For composers, her greatest strength as a teacher was her ability to understand the possibilities of piece beyond style. “She knew how to look at a page of music, or even a half a page of music dispassionately,” Copland recalled, “and to judge it in terms of what that particular student sitting next to her was able to accomplish.” When Bernstein sent her a score to West Side Story, she responded with enthusiasm and a subtle critique: “I am enchanted by its dazzling nature – perhaps facility is a danger, but it is enough to be aware of that and follow it.” Jones remembered Boulanger offering holistic advice: “Quincy,” she told him, “your music can never be more or less than you are as a human being.”
But the assumptions at the core of her pedagogy were derived from the strictures of the canon, and couldn’t help but push the music her students made in the canon’s direction. In Boulanger’s curriculum, Stravinsky and his followers were the keepers of the flame; the atonalists, the experimenters with chance and noise – they had renounced music’s patrimony. (In a strange way, her inclusion of serialist works in her analysis class was a way to use her know-the-rules-to-break-the-rules credo against them; no one could accuse a Boulanger student of rejecting serialism out of ignorance.) To undergo Boulanger’s rigorous training was to absorb her sense of music history: evolution, not revolution.

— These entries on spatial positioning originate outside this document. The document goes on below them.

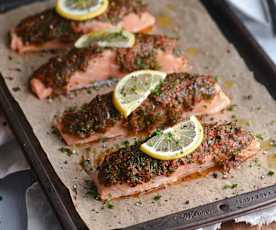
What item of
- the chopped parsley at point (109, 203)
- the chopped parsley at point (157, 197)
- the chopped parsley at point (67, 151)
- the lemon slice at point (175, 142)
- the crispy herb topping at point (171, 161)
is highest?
the lemon slice at point (175, 142)

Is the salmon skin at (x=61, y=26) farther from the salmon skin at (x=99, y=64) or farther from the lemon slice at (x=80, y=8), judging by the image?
the salmon skin at (x=99, y=64)

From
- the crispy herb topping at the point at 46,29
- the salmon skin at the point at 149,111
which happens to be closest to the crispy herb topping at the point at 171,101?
the salmon skin at the point at 149,111

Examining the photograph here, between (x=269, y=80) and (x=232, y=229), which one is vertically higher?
(x=269, y=80)

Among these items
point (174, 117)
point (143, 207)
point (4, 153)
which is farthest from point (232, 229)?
point (4, 153)

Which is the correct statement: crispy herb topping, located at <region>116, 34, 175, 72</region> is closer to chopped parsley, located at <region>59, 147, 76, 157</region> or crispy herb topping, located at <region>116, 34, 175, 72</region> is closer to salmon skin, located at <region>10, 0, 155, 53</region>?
salmon skin, located at <region>10, 0, 155, 53</region>

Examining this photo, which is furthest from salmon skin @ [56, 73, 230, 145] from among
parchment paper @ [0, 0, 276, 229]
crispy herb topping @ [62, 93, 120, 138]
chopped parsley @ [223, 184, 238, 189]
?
chopped parsley @ [223, 184, 238, 189]

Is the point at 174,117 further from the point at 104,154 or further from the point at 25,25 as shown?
the point at 25,25

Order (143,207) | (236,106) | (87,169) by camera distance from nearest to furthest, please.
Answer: (143,207) < (87,169) < (236,106)
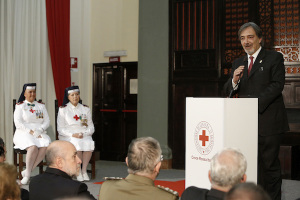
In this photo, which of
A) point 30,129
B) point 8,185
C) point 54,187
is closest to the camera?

Glass’s case is emblematic. In the thick of the minimalist advent, having “learned to hear” from Boulanger, he produced a series of large-scale works – Music in Contrary Motion, Music in Fifths, Music in Similar Motion, Music in Changing Parts – that, in essence, turned the basic building blocks of harmonic and contrapuntal practice that Boulanger espoused into great, grand edifices, the old verities once again fresh, formidable and controversial.
By that time, Boulanger herself was a monument. That had always been her plan. She saved everything, every letter, every analysis, every piece, with an eye toward preserving her legacy with institutional permanence. She convinced the city of Paris to change its geography so that she lived on a literal commemoration: 36 rue Ballu became 1 Place Lili-Boulanger.
“She is to this day,” Bernstein wrote to a friend in 1974, “so terribly aware of time passing.” It was, perhaps, because time was her ultimate insurance: surviving time’s passage was, to Boulanger, a sign that something was true, and crucial, and worthy. Orkin, sitting in that last summer of classes, remarked that “the people of whom she spoke most affectionately – Bach, Beethoven, Stravinsky – were all dead.” To anyone else it would be poignant; to Boulanger, it was, as much as anything, an anticipation of good company.